I suggested all of the treatment options should be considered within the context of the patient’s lifestyle and vision of what quality of life for them entails. She heartily agreed. (Has anyone asked me this yet? I bet you can guess the answer.) I said that I needed to be able to hike and ride my bike. She nodded OK.

She is going to the tumor board Monday. She usually doesn’t, but this time she is. Not only is she going, she’s going to call me afterwards.

Paddle Boarders
Oops.

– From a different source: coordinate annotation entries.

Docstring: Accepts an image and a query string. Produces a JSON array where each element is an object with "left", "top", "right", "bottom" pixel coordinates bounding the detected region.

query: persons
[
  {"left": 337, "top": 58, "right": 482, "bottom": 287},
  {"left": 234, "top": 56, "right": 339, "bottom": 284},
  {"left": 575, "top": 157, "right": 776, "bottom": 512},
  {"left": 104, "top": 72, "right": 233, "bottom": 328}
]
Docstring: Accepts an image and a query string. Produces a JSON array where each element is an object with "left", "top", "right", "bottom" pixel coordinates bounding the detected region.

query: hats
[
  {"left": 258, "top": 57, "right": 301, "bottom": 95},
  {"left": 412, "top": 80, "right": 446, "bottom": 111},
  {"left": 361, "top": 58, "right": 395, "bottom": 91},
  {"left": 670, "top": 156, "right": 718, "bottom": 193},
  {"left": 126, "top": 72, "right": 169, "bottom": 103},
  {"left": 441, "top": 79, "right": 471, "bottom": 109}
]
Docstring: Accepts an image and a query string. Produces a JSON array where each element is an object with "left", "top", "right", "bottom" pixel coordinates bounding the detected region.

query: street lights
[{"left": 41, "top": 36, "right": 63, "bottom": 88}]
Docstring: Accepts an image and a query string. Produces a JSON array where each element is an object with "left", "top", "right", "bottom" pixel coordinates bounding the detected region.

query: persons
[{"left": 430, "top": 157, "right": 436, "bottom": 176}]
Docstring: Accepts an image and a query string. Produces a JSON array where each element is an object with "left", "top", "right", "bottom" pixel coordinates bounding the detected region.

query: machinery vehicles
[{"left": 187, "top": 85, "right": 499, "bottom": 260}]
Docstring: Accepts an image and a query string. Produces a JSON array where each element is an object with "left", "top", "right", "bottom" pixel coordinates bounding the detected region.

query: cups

Wrong kind of board meeting.     Image by iulian_ursache (Pixabay)

 

Meeting of doctors around a U-shape table
A real tumor board at the University Hospital of Geneva

 

She, Mark, and I agree that the bronchoscopy seems like the first best option. When I mentioned that Dr. Oncology saw the targeted therapy as the way to go, she said, “Has she read the scans or just the report?” Ooo, perceptive devil. My guess is that Dr. Oncology has read the report. Dr. Radiology, on the other hand, has studied the scans.

Dr. Radiology also was interested in the Emergency Room visit. Swollen legs are a cue something is going on. She looked at urine test results and had a few things to say about possibilities. I’m going to my primary care doc this week to follow up. Oh, and I have an echocardiograph tomorrow. Yay! Another test! Clearly, I have too much time on my hands….

 

A Final Thought

(I first wrote Epitaph, but then realized that was kinda wrong. <giggle>) I spent a fair amount of time in existential agony during the first weeks and months following my diagnosis. That’s enabled me to come to peace– or at least a stalemate– with some of the Big Questions: how to live a meaningful life, what really matters, etc. I think that deep, often debilitating thinking has left me more centered in the face of new developments.

Sure, I feel overwhelmed by the information, but most of the time, someone is with me taking notes and we have reviewed questions and possibilities the night before. And, sure, I feel so, so sad as I face new possibilities of being dead before I’m ready. And I feel exhausted.

All these feelings pass.  I walk through a door to a new understanding. And some things stay true no matter what new landscape I find: I love and am loved. I can think and read and write. There’s the quiet of nature. And my bicycles!

And you, dear readers.

May you cherish any landscapes you discover.

Collection of photos

 

*A little research reveals that SUV = Standardized Uptake Value, the amount of tracer a mass or other tissue absorbs and is consequently seen in PET scan.